I can’t say, Holmes, I’m at a complete loss.
Well, then, why don’t you just make something up?
We know, of course, that Sherlock Holmes would never say such a thing. Holmes’ method is always one of pure deduction. Eliminate the impossible and whatever remains, however improbable, must be the solution. But the idea of making something up would have been extremely congenial to the creator of Holmes and Watson, Sir Arthur Conan Doyle.
Every writer of fiction makes things up, from Doyle to Dostoyevsky to Danielle Steele, a fact well known to Anne Bernays, a Cambridge-based novelist who teaches creative writing at the Nieman Foundation for Journalism.
“There’s a woman walking up and down in front of your house smoking a cigarette. Who is she? Why is she there?”
Presenting her students with hypothetical situations like this is one of Bernays’ chief methods for getting them to exercise their imaginative muscles. It is also one of the strategies she uses in the book she wrote with Pamela Painter, “What If? Writing Exercises for Fiction Writers” (HarperCollins, 1990).
Bernays says that her journalist students often need a bit of reprogramming.
“They’ve been taught never to make things up, so it can be hard for them to use their imaginations, at least at first.”
On April 13, Bernays and Anne McGhee, a lecturer in landscape architecture and a teacher of drawing and painting in the Graduate School of Design, collaborated on an experimental joint teaching exercise. The students came from Bernays’ writing class and McGhee’s drawing class. Bernays herself was in a somewhat anomalous position since in addition to teaching writing she is also one of McGhee’s students.
The two teachers have found that while the medium in which they teach differs, their approaches have pronounced similarities.
“We both teach by doing exercises, with as little theory as possible,” said Bernays.
“We wanted to have an interactive exercise that would hopefully stimulate your imagination, your sense of play, and your creativity,” McGhee told the students.
The students confronted a table on which were displayed a selection of objects whose randomness and incongruity might have baffled even the great detective.
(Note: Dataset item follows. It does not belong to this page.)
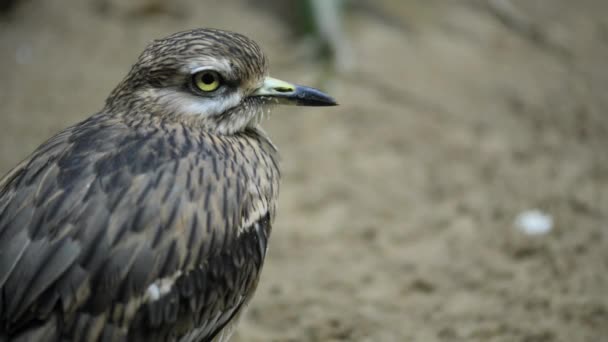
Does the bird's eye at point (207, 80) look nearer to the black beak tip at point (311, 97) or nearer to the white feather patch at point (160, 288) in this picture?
the black beak tip at point (311, 97)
The writers’ assignment was to pick three of the objects and make up a story about them. The artists were simply to draw any or all of them, as they chose.
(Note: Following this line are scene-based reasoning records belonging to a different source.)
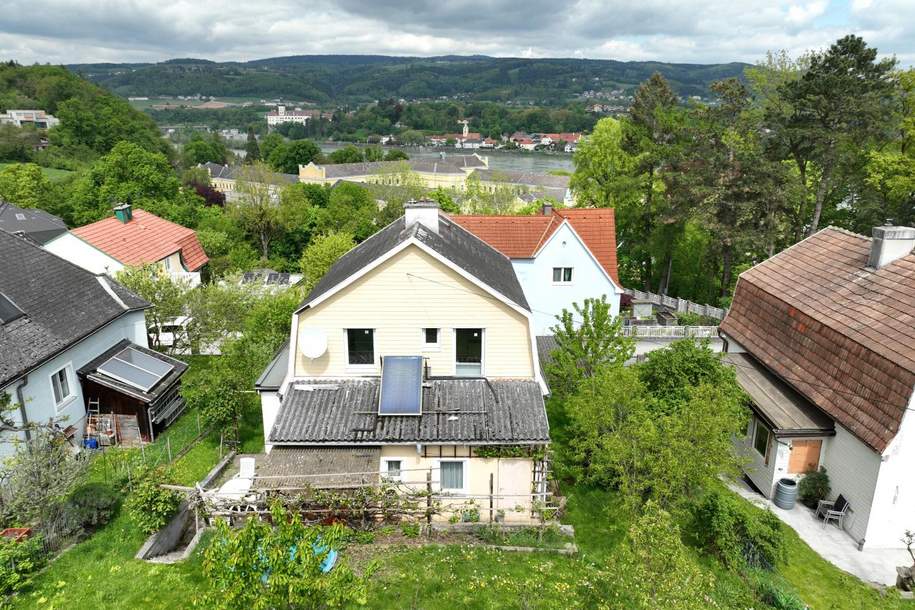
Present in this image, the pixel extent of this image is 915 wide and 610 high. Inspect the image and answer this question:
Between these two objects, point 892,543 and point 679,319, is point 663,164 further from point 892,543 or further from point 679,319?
point 892,543

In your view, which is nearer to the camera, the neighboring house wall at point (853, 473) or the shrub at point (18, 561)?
the shrub at point (18, 561)

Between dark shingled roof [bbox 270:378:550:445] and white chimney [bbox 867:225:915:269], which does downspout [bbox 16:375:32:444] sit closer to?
dark shingled roof [bbox 270:378:550:445]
After about 30 minutes during which the only sounds were the furious scratching of pens and pencils, the students read or displayed their work. There were stories about an elderly woman with a penchant for card games, a homeless alcoholic wearing one ice skate, a dog who saves his mistress from suicide by devouring a bunch of leeks. The drawings were descriptive of physical reality in a way the stories were not, but an equal measure of imagination could be seen in the way the artists dealt with line, texture, color, light, and shade.
Afterward, Bernays said she thought the experiment had been a great success and looks forward to repeating it in the future.
“I think everyone left feeling very enthused about it,” she said.